A CMS or website itself is not slow; rather, the user must adjust settings and use built-in options to improve performance. This often starts as early as the selection of a template, followed by “add-ons”, components and modules. Page size, including CSS and JavaScript files used, also has an effect:

  • Select the smallest possible template for your website. Change .php, .css and .js files and delete items such as comments and excessive spaces. Be sure to make a backup of the files first, in case too much is deleted. Test the changes thoroughly. Where possible, try to merge .css and .js files together to minimize the number of HTTP requests.
  • In the administrator area (the “back-end”), deactivate add-ons, components and modules that are not in use. Next, delete their corresponding directories via FTP, and MySQL tables via phpMyAdmin.
  • Activate caching mechanisms from the back-end or in the code (PHP Output Buffering Control, Smarty template engine, PHP PEAR Cache-Lite), or install special cache plugins.
  • For better performance, remember: use common sense.
    Is it really necessary to have cool effects with “JCE Utilities” if the “JCE editor” is installed?! All of those slick Ajax pop-ups require additional .css and .js files, additional HTTP requests, they increase the total page size and increase page load time.
  • Use pre-compressed images, with the .jpg or .png extension. These file formats have already been compressed (reduced), unlike .bmp files (bitmaps). Make thumbnails (reduced versions of images) yourself instead of having this done by a script or server. The Microsoft program Image Resizer, from Windows XP PowerToys, is a good tool for this.
  • Determine what content should be displayed on the main page. Divide the rest of the content up into different categories and sections.
  • Deactivate a search function from a forum, CMS or website completely, or, for instance, only for unregistered visitors.

3) On the web server

The web server comes with various techniques, activated by default, for caching and/or sending compressed (deflate or gzip) content (data) to the browser (visitor).

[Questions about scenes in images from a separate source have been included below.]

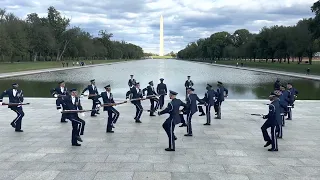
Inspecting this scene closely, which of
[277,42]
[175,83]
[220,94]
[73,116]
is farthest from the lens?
[277,42]

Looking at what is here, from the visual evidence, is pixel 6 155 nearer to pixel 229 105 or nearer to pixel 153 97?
pixel 153 97

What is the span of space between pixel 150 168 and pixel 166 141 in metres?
2.83

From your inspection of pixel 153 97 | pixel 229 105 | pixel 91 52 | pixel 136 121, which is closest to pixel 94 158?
pixel 136 121

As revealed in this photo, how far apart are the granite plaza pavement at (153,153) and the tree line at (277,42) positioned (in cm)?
4790

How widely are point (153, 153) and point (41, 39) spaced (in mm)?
97380

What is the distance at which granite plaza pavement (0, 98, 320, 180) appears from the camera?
788cm

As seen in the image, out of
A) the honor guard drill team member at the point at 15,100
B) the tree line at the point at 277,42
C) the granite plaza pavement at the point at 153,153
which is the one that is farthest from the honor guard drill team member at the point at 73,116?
the tree line at the point at 277,42

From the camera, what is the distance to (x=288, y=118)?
15.2 m

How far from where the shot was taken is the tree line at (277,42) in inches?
2698

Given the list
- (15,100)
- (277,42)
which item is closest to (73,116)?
(15,100)

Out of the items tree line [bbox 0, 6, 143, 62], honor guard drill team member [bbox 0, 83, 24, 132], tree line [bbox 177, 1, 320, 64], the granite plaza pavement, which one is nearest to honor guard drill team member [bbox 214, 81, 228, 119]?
the granite plaza pavement

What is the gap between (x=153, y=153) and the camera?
9.55 m

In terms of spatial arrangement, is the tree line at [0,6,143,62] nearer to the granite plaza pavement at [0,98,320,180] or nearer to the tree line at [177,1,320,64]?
the tree line at [177,1,320,64]

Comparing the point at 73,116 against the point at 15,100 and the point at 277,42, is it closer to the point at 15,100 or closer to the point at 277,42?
the point at 15,100
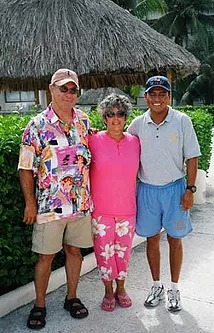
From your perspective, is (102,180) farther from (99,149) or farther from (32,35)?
(32,35)

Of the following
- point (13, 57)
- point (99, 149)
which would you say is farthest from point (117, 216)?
point (13, 57)

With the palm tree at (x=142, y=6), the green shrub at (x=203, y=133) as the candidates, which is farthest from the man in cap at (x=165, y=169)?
the palm tree at (x=142, y=6)

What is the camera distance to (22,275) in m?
3.82

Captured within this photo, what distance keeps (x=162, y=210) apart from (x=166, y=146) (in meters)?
0.51

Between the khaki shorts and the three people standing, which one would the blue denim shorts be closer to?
the three people standing

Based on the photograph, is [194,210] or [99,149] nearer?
[99,149]

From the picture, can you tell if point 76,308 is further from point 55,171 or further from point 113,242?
point 55,171

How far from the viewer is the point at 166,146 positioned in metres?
3.37

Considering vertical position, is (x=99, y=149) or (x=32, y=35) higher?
(x=32, y=35)

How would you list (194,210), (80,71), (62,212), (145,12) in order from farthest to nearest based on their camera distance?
(145,12)
(80,71)
(194,210)
(62,212)

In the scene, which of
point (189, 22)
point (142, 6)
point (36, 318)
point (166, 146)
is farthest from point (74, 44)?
point (189, 22)

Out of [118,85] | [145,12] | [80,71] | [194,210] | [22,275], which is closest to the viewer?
[22,275]

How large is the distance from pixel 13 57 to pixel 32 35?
1.90 feet

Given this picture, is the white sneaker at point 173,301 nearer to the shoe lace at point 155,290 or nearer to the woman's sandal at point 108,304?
the shoe lace at point 155,290
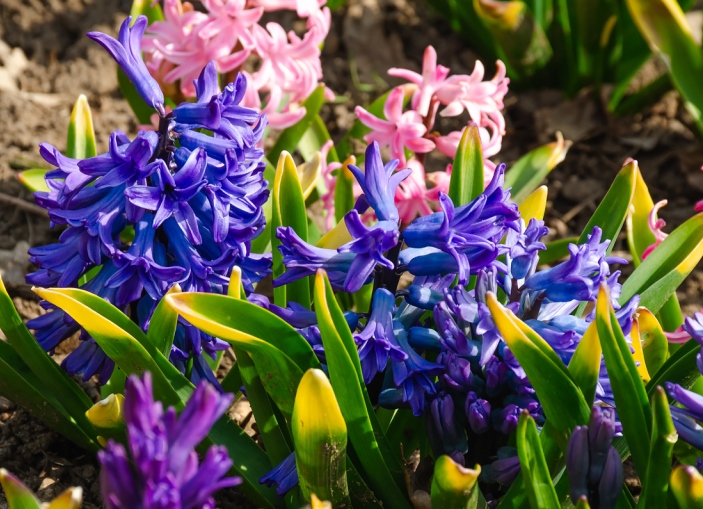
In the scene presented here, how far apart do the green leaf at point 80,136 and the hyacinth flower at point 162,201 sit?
58 centimetres

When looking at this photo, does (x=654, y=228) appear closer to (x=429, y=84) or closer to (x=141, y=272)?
(x=429, y=84)

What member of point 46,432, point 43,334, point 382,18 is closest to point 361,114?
point 43,334

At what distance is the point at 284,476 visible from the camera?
159 cm

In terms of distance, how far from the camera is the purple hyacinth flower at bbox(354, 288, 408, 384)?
147cm

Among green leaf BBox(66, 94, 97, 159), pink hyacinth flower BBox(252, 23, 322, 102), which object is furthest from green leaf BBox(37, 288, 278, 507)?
pink hyacinth flower BBox(252, 23, 322, 102)

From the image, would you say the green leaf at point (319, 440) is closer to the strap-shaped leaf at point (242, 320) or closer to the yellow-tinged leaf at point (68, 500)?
the strap-shaped leaf at point (242, 320)

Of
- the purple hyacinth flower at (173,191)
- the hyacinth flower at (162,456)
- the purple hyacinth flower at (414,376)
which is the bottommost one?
the purple hyacinth flower at (414,376)

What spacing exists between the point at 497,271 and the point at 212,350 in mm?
657

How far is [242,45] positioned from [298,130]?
14.0 inches

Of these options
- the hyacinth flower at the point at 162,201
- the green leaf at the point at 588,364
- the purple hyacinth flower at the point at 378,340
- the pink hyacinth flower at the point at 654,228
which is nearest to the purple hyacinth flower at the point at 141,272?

Some examples here would be HTTP compression (for static pages, featuring extensions such as .htm, .html, .txt, .css, .js, .xml and .rdf), FastCGI ISAPI for PHP (where PHP remains loaded in the server’s memory), Zend Optimizer and IonCube Loader. Or even a mysqli PHP extension, for faster and better MySQL access from PHP scripts.

4) And some more…

By default, a browser (Internet Explorer, Firefox, Safari, Opera) only makes two simultaneous HTTP requests per website URL. A website with 6 .css files will require three times two HTTP requests. This will eat up time. For Internet Explorer, this value can be adjusted in the Windows Registry. For the procedure, please see: In Firefox, this can be adjusted via about:config (Preference Name: network.http.max-persistent-connections-per-server).

In addition to this, it is also possible to divide images and .css and .js files over different URLs, or DNS host names (host headers). For instance, for standard images, for uploaded images and for .css files. This way, the different website components are retrieved from different URLs with two HTTP requests per DNS host name.